Task brief: Taking the line with "1 Bedroom Apartments Birmingham Al." as the first and the line with "Back2Life Upcycled Coffee" as the last, set down exactly every line in that range from the entries below, and no more.

Input material:
::::

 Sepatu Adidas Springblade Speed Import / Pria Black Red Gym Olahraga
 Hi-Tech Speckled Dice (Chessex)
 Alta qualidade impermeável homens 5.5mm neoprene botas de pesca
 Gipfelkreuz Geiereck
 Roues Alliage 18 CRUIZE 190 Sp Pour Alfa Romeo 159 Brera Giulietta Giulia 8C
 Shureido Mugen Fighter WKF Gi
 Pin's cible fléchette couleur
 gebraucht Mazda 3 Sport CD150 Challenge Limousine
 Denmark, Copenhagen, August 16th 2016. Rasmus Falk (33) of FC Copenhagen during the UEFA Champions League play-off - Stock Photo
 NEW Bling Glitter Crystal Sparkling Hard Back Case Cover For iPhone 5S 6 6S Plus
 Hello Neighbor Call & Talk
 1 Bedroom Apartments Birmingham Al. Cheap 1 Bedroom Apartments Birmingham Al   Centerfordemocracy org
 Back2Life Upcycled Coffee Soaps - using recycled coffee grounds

::::

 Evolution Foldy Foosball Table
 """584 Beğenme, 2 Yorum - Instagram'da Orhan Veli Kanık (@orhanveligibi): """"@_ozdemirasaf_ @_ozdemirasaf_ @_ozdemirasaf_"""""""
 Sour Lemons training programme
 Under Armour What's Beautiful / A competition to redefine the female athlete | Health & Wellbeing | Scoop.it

::::

Output below:
 1 Bedroom Apartments Birmingham Al. Cheap 1 Bedroom Apartments Birmingham Al   Centerfordemocracy org
 Back2Life Upcycled Coffee Soaps - using recycled coffee grounds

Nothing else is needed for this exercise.